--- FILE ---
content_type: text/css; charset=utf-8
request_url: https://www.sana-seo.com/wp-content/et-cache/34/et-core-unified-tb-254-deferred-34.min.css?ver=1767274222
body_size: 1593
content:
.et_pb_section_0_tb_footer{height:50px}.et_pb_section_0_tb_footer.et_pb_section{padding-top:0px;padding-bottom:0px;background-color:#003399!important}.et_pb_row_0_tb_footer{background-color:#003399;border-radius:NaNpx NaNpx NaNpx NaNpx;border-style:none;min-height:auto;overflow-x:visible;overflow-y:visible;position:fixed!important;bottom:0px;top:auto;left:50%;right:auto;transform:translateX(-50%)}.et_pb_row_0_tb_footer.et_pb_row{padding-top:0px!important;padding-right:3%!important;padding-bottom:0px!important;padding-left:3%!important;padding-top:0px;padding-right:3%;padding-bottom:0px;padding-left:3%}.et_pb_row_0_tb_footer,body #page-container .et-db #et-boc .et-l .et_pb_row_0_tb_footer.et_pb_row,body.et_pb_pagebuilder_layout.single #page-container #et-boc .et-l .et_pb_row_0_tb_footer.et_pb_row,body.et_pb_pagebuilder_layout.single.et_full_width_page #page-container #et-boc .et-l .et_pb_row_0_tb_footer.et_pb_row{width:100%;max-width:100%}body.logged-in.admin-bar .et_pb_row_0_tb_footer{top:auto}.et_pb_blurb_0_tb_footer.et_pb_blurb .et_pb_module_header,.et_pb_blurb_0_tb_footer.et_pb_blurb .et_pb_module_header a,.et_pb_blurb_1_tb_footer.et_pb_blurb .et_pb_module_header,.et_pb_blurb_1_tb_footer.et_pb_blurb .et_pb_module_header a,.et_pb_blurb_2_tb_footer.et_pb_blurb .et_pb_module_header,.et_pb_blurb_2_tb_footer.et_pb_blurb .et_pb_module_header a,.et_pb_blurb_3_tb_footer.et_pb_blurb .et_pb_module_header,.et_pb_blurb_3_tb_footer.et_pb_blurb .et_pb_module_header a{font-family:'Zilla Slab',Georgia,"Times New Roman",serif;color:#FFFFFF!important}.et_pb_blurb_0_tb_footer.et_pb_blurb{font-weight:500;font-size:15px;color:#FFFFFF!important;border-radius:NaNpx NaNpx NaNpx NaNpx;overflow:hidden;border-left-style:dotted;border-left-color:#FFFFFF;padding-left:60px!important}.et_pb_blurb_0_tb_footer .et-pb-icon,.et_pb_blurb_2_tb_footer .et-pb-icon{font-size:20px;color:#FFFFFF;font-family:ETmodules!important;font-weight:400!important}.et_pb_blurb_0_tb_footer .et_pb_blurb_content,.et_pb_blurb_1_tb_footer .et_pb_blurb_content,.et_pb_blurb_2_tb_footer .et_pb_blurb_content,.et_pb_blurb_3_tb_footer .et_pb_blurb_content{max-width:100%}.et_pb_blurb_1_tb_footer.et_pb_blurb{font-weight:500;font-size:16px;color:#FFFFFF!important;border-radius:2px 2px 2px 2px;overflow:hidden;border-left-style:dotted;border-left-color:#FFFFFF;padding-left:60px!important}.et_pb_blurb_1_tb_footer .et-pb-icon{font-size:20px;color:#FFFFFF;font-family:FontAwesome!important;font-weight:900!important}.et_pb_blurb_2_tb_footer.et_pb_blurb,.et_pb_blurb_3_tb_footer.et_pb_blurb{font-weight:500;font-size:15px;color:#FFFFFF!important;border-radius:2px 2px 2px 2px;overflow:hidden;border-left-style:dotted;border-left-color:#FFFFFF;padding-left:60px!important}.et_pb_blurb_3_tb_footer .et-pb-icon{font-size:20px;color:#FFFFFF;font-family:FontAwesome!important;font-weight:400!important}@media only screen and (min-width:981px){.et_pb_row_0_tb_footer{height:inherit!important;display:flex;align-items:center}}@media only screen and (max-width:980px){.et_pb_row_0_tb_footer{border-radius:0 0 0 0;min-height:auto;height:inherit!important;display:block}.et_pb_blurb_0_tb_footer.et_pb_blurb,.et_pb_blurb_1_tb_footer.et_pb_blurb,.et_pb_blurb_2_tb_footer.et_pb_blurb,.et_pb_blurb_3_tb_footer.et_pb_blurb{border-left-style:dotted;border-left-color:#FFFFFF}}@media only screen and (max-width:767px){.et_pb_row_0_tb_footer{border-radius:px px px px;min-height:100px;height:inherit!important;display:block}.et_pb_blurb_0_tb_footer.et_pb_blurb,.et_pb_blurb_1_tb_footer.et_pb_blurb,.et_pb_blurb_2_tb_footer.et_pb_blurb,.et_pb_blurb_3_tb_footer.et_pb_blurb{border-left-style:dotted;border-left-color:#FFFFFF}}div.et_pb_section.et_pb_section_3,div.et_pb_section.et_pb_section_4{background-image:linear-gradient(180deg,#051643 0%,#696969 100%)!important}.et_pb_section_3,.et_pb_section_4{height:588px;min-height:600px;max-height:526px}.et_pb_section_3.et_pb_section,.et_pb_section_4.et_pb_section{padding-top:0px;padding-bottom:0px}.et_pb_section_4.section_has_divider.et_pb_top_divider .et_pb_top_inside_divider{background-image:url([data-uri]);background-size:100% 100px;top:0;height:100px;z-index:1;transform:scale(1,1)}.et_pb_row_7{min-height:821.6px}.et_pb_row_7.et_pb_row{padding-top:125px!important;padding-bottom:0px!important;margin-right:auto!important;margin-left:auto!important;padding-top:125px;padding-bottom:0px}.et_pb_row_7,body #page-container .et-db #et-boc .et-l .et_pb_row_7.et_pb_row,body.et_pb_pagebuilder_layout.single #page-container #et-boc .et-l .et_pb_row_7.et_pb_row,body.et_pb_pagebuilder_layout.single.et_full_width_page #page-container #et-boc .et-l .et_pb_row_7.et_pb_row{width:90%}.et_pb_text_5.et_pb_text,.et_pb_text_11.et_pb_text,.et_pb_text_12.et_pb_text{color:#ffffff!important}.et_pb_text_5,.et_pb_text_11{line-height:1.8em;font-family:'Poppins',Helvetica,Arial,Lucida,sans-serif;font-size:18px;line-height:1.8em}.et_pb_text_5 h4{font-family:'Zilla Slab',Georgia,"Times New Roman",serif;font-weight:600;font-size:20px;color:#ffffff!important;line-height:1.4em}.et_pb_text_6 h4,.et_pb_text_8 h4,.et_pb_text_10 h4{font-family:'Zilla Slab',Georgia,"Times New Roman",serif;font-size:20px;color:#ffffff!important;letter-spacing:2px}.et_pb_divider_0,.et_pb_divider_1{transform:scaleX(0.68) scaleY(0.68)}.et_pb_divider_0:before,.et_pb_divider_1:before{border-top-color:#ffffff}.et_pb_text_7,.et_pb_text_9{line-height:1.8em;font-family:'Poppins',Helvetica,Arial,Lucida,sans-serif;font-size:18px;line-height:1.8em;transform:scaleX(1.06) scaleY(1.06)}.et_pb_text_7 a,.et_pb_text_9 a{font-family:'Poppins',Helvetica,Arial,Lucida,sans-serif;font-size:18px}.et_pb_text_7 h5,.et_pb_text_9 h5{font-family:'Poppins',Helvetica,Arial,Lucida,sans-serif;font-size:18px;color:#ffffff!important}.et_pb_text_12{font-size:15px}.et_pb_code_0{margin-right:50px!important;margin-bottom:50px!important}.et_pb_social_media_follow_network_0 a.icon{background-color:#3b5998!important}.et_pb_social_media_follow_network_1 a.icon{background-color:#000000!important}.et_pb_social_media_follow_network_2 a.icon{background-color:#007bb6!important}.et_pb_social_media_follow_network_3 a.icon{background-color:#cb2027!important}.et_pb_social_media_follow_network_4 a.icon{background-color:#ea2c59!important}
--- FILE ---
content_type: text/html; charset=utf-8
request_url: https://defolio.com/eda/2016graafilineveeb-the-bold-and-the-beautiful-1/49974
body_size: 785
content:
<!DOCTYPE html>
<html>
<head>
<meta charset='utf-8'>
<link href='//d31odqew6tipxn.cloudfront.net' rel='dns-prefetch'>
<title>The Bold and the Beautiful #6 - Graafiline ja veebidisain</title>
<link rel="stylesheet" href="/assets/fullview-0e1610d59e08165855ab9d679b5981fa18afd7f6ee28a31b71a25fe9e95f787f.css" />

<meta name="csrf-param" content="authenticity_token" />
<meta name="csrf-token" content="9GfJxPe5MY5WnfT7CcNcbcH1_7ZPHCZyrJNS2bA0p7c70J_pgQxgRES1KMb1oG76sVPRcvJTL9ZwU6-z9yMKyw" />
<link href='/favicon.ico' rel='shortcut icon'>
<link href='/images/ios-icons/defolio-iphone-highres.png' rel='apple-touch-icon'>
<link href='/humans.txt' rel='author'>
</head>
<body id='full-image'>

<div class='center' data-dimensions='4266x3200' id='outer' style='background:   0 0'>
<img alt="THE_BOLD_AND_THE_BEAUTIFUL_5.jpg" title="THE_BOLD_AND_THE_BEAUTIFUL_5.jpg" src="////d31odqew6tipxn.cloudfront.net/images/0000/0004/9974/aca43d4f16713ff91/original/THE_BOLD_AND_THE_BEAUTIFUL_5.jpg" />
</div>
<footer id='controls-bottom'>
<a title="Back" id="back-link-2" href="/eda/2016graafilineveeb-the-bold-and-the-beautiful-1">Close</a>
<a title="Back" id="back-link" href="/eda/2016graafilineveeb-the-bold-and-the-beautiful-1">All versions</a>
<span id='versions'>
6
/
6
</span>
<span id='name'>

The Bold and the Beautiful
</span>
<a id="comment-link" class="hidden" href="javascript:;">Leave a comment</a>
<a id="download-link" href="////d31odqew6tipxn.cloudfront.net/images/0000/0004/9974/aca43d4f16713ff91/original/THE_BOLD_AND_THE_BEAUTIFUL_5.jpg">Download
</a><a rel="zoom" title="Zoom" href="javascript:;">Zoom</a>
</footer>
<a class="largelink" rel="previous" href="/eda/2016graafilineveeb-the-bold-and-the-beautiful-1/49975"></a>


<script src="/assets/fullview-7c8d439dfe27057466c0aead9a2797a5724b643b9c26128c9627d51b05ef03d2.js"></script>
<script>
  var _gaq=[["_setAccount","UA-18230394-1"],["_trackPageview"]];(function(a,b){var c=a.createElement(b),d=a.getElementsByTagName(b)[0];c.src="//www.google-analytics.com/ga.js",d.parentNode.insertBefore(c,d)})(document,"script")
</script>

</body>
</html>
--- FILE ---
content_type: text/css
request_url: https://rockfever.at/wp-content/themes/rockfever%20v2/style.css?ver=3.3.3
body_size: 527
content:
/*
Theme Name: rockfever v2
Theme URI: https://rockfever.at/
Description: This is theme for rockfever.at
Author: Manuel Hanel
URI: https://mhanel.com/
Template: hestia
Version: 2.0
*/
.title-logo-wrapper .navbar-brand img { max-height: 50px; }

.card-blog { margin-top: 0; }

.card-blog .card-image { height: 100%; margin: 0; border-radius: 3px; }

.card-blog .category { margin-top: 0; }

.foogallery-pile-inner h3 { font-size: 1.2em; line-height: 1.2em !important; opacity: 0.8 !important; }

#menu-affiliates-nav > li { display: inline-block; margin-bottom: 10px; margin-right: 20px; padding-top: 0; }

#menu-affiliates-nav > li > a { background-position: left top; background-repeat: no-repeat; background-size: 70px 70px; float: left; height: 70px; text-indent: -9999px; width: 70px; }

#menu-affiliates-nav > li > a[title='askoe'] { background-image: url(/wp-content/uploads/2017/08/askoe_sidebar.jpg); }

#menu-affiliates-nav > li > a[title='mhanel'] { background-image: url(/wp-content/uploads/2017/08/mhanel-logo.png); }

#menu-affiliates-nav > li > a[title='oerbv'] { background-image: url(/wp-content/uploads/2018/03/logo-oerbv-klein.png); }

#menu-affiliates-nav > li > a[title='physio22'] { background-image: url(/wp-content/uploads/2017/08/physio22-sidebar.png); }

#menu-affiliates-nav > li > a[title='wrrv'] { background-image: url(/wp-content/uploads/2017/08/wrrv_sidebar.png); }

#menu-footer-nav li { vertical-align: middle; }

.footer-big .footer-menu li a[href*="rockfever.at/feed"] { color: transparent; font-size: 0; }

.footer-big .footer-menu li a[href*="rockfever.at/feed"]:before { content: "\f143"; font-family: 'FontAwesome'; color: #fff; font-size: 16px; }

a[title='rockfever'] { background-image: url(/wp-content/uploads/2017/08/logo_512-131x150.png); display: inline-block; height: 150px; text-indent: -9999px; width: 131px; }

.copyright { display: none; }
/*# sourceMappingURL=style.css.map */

WORK TO COMPLETE: Using the data above, say how many lines include the word "original". Write only that number.

ANSWER SPACE: 2